» **Prompt**:
Once the line with "Wall art abstract" has been located in the records below, set down that line and all subsequent lines exactly, omitting the pictures.

» **Brief descriptive captions**:
>>>

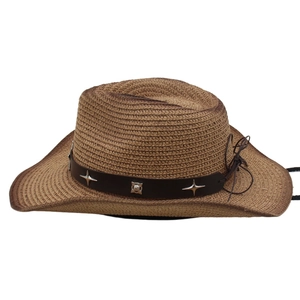 Detail eines braunen Stroh-Cowboyhuts mit Lederband und silbernen Sternnieten-Verzierungen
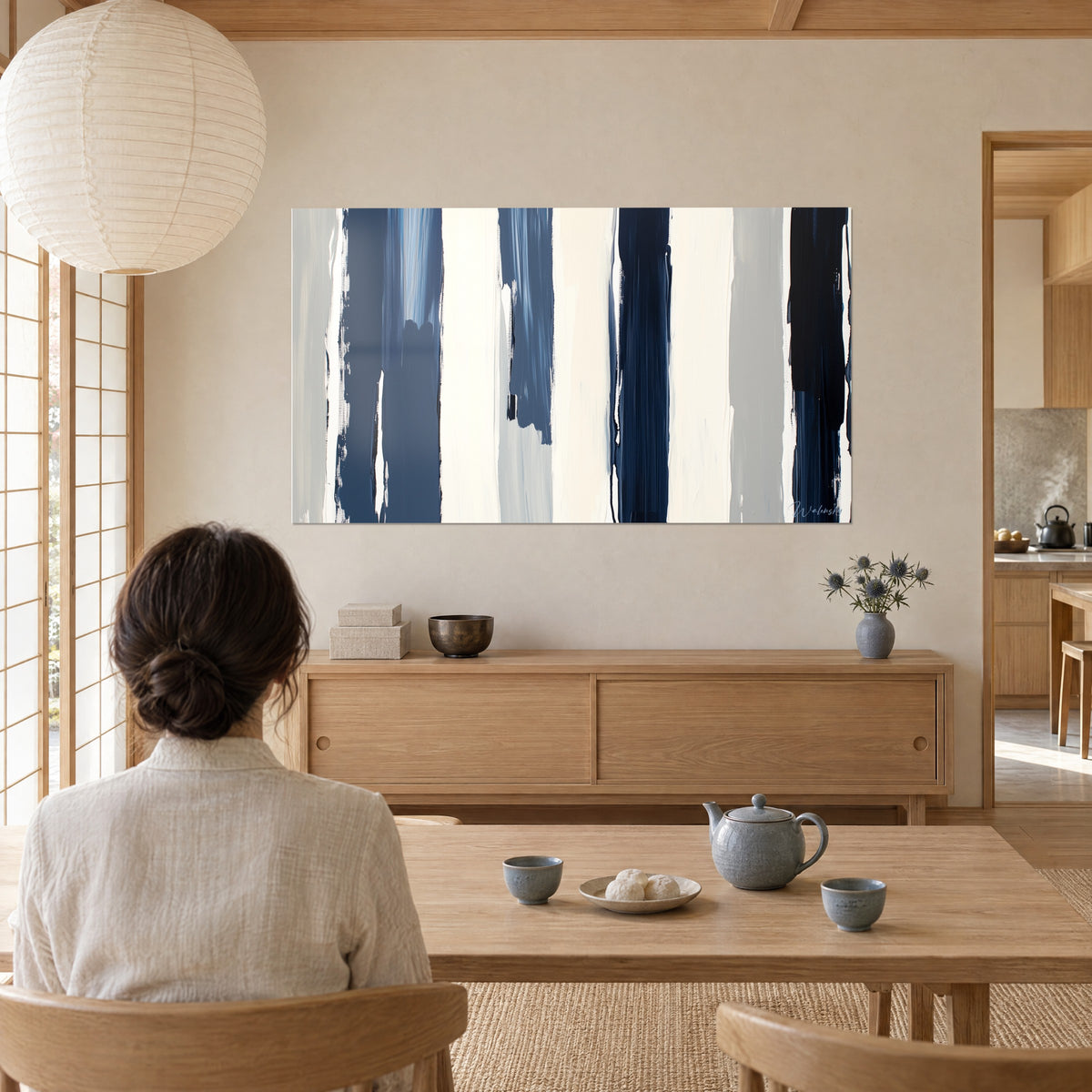 Wall art abstract canvas with broad blocks of steel blue and cream, brushstroke trails, facing a woman seen from behind near the tea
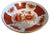 Porcelain polished brass-encased bowl in a vibrant hand-painted floral-motif in shades of coral, tan, black, and white....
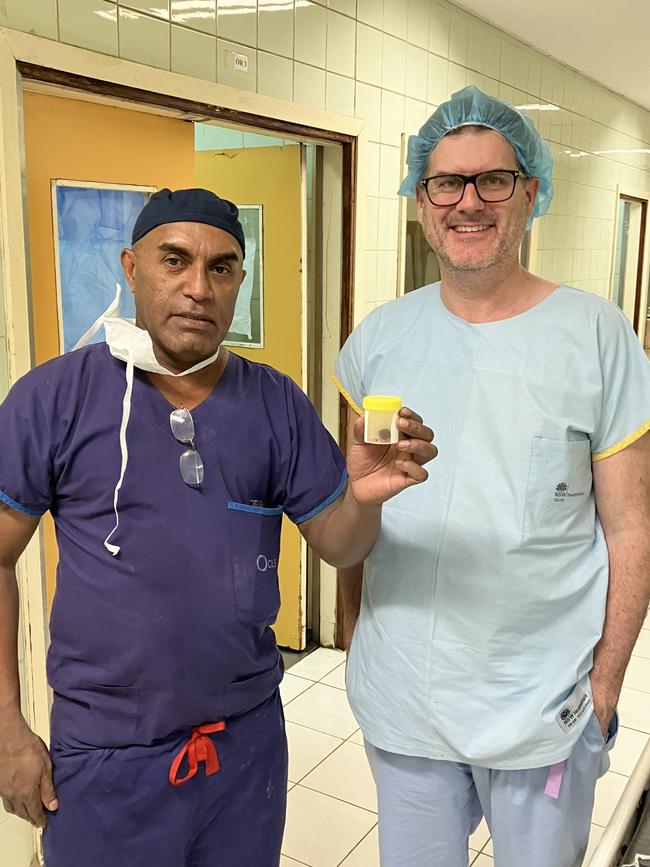 Dr Tait and Dr Olangi holding a pot containing a tumour removed from a 12-year-old patient. Picture: Ian Seppelt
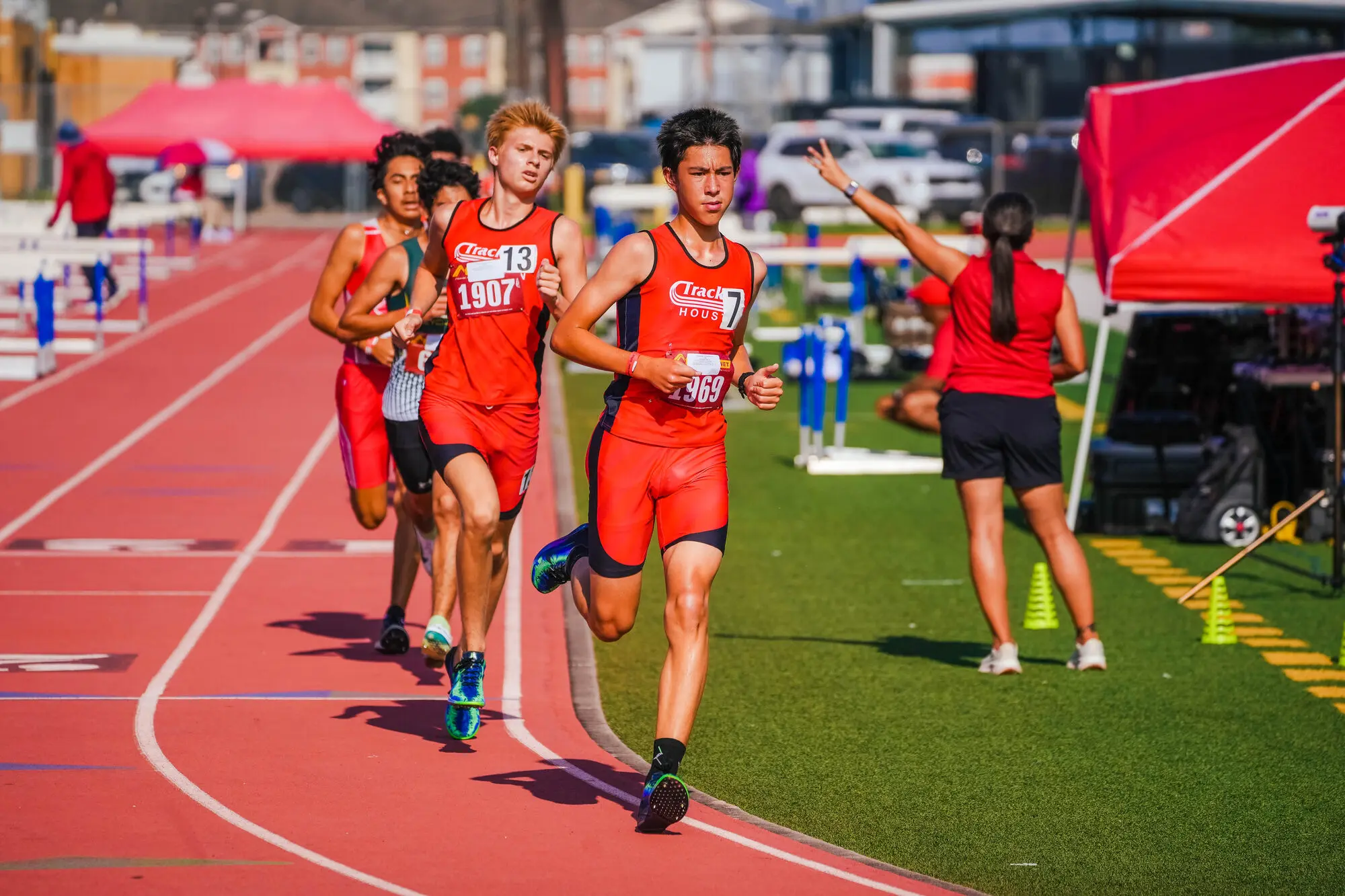 Track Houston runners training in a group on a Houston-area track.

<<<

» **Answer space**:
 Wall art abstract canvas with broad blocks of steel blue and cream, brushstroke trails, facing a woman seen from behind near the tea
 Porcelain polished brass-encased bowl in a vibrant hand-painted floral-motif in shades of coral, tan, black, and white....
 Dr Tait and Dr Olangi holding a pot containing a tumour removed from a 12-year-old patient. Picture: Ian Seppelt
 Track Houston runners training in a group on a Houston-area track.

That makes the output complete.